● **Work item**
The answer must be an exact printing of every record below, with the pictures omitted.

Data excerpts
____

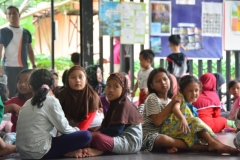 Himpunan Mahasiswa Ilmu Komunikasi Universitas Nasional (HIMAKOM UNAS) melangsungkan kegiatan Pengabdian Kepada Masyarakat (PKM), di Ruang Publik Terpadu Ramah Anak (RPTRA) Malinjo (1)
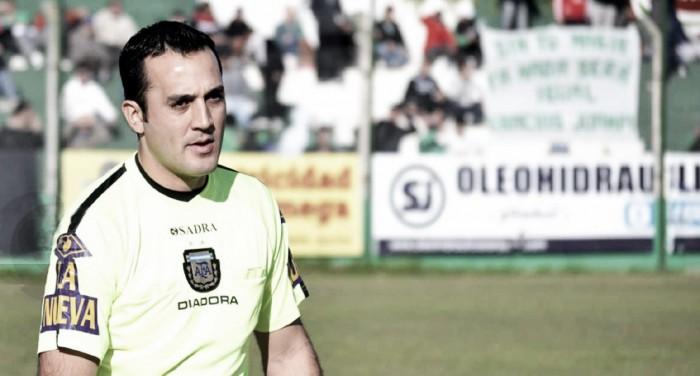Fernando Espinoza, el árbitro de Newells-San Lorenzo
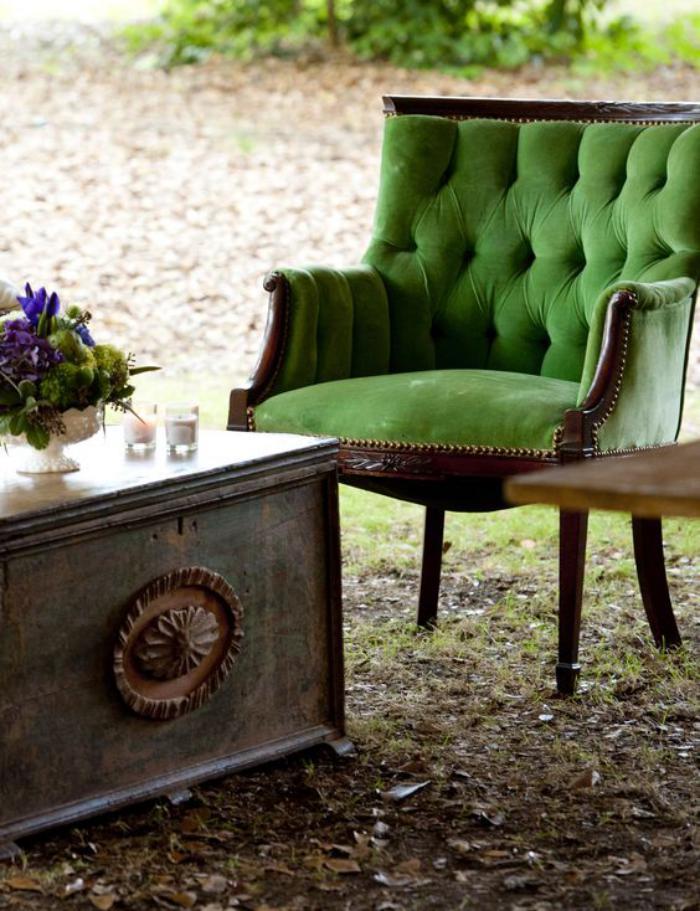 chaise-capitonnée-verte-design-magnifique-table-basse-coffre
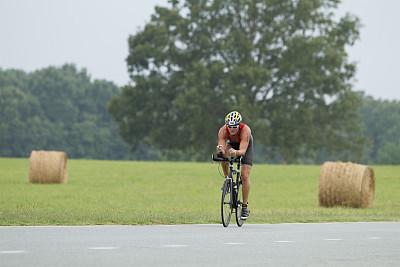 铁人三项,骑自行车,切片食物,留白,干草,休闲活动,男性,仅男人,仅成年人,培训课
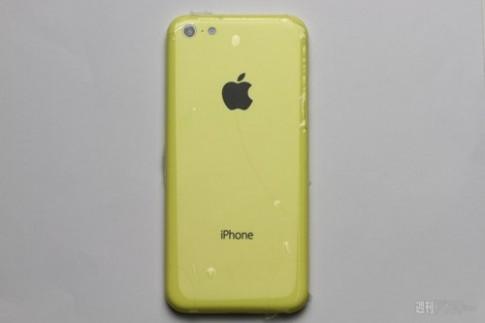 Xem ảnh về vỏ iPhone giá rẻ so sánh với iPhone 5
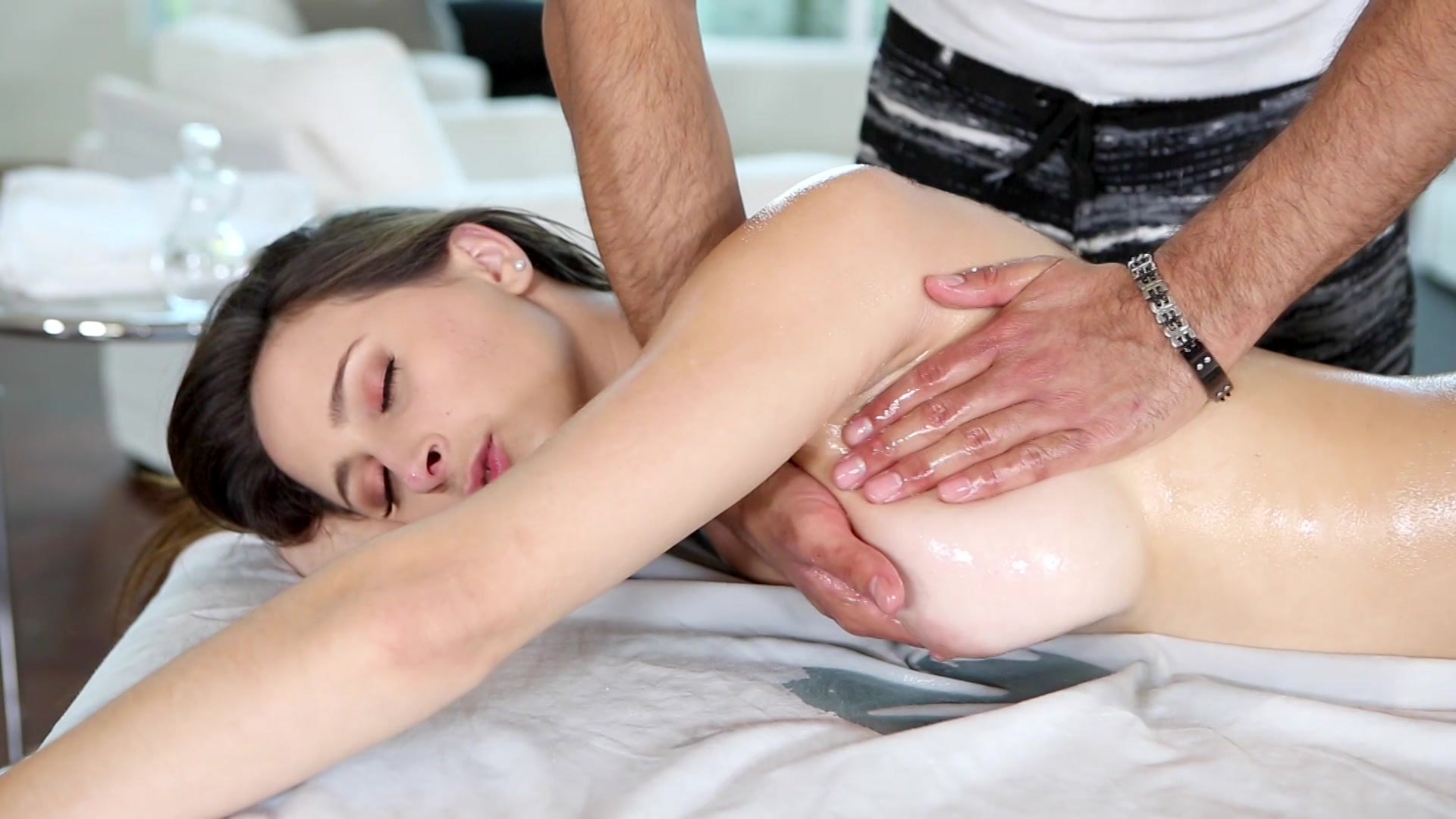 Asian medical massage videos — pic 10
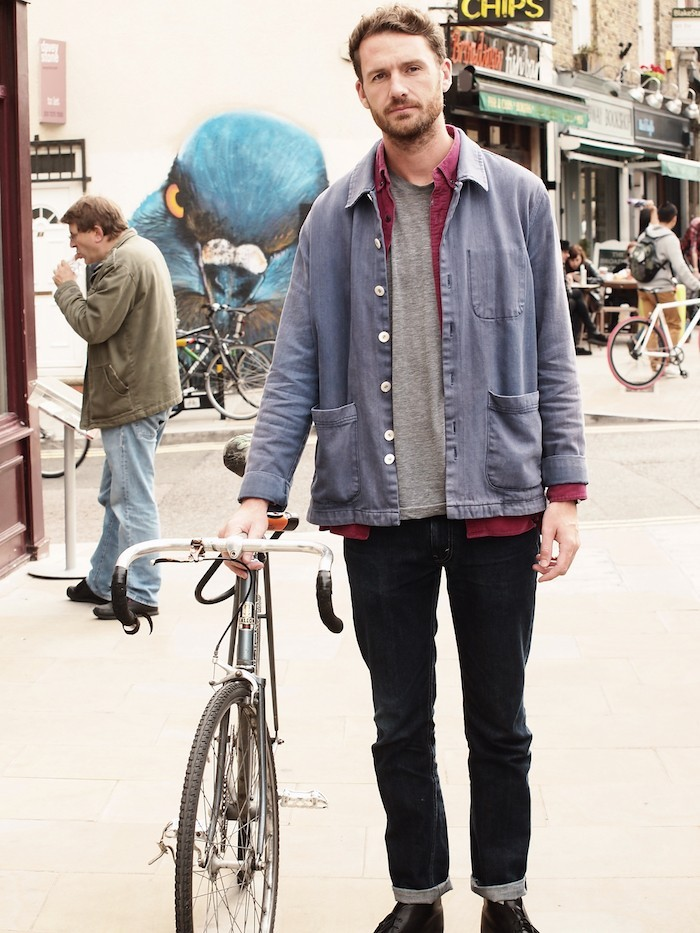 hipster-anglais-londres-vieux-velo-fixie-ourlets-jean-vetements-vintage-chaussures-cuir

____

● **Exercise response**
 Himpunan Mahasiswa Ilmu Komunikasi Universitas Nasional (HIMAKOM UNAS) melangsungkan kegiatan Pengabdian Kepada Masyarakat (PKM), di Ruang Publik Terpadu Ramah Anak (RPTRA) Malinjo (1)
Fernando Espinoza, el árbitro de Newells-San Lorenzo
 chaise-capitonnée-verte-design-magnifique-table-basse-coffre
 铁人三项,骑自行车,切片食物,留白,干草,休闲活动,男性,仅男人,仅成年人,培训课
 Xem ảnh về vỏ iPhone giá rẻ so sánh với iPhone 5
 Asian medical massage videos — pic 10
 hipster-anglais-londres-vieux-velo-fixie-ourlets-jean-vetements-vintage-chaussures-cuir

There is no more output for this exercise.